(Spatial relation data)
========================
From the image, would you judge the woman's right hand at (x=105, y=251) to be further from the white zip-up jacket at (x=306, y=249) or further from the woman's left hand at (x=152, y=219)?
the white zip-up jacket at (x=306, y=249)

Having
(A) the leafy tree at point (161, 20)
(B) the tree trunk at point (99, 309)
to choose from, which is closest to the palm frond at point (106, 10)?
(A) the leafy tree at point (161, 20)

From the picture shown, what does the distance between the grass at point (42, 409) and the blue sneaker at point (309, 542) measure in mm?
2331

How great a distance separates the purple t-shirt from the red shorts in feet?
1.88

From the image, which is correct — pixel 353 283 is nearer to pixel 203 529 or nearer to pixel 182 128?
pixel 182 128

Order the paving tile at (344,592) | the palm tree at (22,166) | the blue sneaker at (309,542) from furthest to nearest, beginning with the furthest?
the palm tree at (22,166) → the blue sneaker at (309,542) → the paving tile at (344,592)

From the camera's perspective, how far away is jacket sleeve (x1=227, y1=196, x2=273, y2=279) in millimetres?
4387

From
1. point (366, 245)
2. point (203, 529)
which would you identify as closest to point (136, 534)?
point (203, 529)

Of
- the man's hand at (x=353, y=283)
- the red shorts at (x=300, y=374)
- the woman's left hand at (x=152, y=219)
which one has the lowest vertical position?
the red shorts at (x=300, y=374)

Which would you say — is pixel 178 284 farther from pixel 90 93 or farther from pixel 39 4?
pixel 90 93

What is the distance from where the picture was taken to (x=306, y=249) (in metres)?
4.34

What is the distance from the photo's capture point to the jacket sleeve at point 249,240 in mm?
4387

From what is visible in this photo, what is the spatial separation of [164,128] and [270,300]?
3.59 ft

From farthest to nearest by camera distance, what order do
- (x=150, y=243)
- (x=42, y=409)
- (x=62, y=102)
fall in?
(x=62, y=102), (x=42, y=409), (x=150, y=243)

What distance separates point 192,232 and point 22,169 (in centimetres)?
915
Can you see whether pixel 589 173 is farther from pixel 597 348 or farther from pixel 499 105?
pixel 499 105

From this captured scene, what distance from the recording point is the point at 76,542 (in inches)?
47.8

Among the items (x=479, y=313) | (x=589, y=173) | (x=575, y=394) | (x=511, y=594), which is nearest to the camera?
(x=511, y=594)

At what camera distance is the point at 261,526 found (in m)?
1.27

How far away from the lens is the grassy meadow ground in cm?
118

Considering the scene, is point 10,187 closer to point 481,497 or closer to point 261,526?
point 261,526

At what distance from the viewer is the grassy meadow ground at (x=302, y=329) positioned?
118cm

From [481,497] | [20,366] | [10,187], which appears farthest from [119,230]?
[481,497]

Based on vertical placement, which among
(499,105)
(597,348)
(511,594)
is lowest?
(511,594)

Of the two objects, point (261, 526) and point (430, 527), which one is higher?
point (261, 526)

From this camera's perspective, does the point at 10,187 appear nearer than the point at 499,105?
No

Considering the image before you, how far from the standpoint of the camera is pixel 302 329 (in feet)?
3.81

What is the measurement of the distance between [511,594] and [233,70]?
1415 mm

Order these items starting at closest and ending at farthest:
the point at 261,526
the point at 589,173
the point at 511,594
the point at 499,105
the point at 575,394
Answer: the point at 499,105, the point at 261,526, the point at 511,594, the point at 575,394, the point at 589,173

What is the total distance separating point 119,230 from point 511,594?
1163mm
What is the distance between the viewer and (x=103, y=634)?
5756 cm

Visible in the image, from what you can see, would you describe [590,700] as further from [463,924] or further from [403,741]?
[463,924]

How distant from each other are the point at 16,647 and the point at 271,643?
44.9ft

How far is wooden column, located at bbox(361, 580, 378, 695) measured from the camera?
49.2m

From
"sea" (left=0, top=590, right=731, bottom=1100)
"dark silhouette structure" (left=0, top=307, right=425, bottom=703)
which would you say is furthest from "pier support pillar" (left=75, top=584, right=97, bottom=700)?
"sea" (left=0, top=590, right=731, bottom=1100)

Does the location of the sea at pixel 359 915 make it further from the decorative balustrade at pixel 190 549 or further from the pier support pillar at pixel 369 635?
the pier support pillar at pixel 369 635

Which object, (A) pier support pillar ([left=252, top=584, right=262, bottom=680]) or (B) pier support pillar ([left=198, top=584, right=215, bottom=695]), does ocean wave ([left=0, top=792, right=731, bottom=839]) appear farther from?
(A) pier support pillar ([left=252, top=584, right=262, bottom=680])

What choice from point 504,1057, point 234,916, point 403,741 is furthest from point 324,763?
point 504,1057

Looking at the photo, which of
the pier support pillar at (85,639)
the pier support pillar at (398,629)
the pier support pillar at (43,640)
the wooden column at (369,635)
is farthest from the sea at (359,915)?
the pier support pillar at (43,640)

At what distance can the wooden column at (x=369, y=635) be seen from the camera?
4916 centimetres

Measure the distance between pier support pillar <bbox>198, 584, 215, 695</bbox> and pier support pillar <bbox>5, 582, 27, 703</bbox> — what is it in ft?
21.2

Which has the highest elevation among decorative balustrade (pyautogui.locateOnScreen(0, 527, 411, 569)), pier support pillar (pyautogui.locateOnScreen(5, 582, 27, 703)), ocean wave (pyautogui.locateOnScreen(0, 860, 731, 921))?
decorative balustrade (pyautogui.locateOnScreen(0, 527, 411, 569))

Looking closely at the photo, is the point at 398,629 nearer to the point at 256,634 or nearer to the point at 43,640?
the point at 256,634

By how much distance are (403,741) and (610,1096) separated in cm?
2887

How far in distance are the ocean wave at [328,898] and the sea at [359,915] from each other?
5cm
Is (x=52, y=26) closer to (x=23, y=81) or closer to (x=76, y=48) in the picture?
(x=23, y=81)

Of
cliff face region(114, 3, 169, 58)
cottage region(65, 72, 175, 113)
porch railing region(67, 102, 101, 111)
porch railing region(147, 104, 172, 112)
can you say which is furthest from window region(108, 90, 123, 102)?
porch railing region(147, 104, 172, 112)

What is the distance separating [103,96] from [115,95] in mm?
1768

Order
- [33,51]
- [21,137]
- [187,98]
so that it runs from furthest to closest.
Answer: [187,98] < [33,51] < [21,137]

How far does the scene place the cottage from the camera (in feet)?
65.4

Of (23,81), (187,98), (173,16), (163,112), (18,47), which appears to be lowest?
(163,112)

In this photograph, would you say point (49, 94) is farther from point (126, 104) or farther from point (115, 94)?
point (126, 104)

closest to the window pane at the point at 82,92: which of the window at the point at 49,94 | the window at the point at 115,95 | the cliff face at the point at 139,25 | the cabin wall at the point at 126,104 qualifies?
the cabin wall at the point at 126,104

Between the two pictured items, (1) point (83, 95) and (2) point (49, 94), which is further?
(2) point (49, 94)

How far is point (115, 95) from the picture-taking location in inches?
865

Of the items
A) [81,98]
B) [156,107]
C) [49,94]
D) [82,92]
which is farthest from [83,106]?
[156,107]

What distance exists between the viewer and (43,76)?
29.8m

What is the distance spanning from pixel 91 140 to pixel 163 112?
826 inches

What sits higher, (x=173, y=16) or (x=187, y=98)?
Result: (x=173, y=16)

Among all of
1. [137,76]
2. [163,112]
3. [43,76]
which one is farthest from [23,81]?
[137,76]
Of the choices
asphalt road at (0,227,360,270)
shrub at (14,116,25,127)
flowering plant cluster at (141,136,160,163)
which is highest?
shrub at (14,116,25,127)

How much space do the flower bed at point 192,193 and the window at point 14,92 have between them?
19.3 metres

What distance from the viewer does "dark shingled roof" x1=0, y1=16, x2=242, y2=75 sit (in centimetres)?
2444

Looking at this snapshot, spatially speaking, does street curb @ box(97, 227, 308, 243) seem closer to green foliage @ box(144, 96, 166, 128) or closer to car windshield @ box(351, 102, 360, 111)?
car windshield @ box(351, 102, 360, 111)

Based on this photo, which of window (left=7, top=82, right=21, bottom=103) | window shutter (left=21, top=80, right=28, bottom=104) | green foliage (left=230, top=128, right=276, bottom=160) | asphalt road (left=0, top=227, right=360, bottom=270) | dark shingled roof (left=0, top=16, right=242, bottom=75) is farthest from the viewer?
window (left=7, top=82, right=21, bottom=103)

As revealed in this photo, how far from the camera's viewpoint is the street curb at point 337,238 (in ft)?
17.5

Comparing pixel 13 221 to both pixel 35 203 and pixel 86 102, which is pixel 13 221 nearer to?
========================
*Given instruction:*
How many lines of the items above contain the word "away"? Reply with the count alone.

*Worked answer:*
2